Tengo muchos años, soy un viejo viudo y no he tenido hijos. No puedo decir -sería injusto- que el diablo me ha dado sobrinos como asegura el refrán. Pero conozco a más de uno en mi situación que sí los tiene, no digo ya sobrinos sino hijos e hijas que pasan de sus padres por desgracia y los van dejando caer en el agujero de una soledad sin puertas ni ventanas que es un infierno y nada tiene que ver con el descanso eterno merecido después de criar a sus nietos.

Muchos son los que tenemos la impresión de que los vínculos sociales en esta sociedad -y , por tanto, los familiares- se relajan y se rompen incluso a la par que nos enredamos como nudos cerrados o meros contactos virtualmente. Los fastos y nefastos de la familia, aniversarios y cumpleaños incluidos, ocasión antaño para reunirse chicos y grandes de todas las edades ya no compiten con los eventos de no te lo pierdas y cada cual va a su bola con los suyos que son los otros y ninguno de nosotros o de la misma familia. Como si la opinión de algunos que dice el refrán: «parientes y trastos viejos pocos y lejos», fuera ya la consigna. Y lo mejor para cualquiera --lejos de ser una maldición-- desearle al compañero de antes - familiares incluidos- que «con su pan se lo coma».

La familiaridad, la convivencia, la confianza y la ayuda mutua entre todos los miembros de la gran familia, ancianos y niños, jóvenes y adultos, la nuera incluida y hasta los vecinos y amigos de nuestros amigos, ha dejado de ser lo que era y apenas son conocidos o contactos los que fueron antes naturalmente familiares. Y así no vamos a ninguna parte: no a casa, no como seres humanos. No hacia un nosotros cada vez más amplio sin excluir a nadie en el que quepamos todos y todas.

La familiaridad y buena compañía es por sí misma la excelencia de la vida, una pasada. Hace unos días estaba sentado en mi huerto después de darme un baño en la piscina, leyendo un libro debajo de la higuera, con los pies en tierra donde crecía la hierba como los árboles en silencio. Cantaban los pájaros, supongo, aunque no lo recuerdo pero seguro como lo es que entonces lucía el sol a mediodía. Ser y tiempo era el libro. Y fue entonces cuando sentí cosquillas en mi pierna derecha, cerré el libro, abrí los ojos en realidad de verdad y apareció esta de cuerpo presente con una flor en la mano o espiga -puede que fuera una espiga, pues me picaba- que me decía: «Yayo, yayo, mira». Era Estrella, que ese es su nombre. Y con ella, con su palabra, dejé en silencio a Heidegger y me puse a hablar con mi sobrina biznieta y a mirar lo que me enseñaba.

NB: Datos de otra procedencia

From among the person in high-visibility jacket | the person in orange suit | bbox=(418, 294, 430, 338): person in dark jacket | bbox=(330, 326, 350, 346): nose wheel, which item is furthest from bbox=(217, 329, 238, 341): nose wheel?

Fue una experiencia inolvidable. El colmo y la gracia que rebasa la experiencia de un viejo. Algo que deseo compartir con todos mis amigos y mis lectores, un saber que sabe mejor que todo lo que sé y que ofrezco a todos para que aprueben y prueben lo mismo en su vida. Que no ha de faltarles ocasión , que niños y niñas los hay para los viejos y viejas con tal de que sepan serlo y comportarse como yayos y yayas sin espantar a las criaturas como si fueran moscas.

Hace tiempo, dos o tres años, estando sentado en el parque que tengo cerca de casa haciendo la bicicleta, se me acercó una mocosa de unos cuatro años que quería hacer lo mismo y me preguntó -¡oye!- si yo no iba a la escuela. Y sin esperar respuesta me dijo jubilosa: «¡Yo hoy no voy a la escuela!», que era por supuesto lo que quería decir a un viejo para que se enterara todo el mundo. La familiaridad espontánea de los más pequeños, de los niños y las niñas inocentes, es un tesoro y un regalo para los viejos. En ese encuentro de los extremos anida hoy el futuro de toda la humanidad.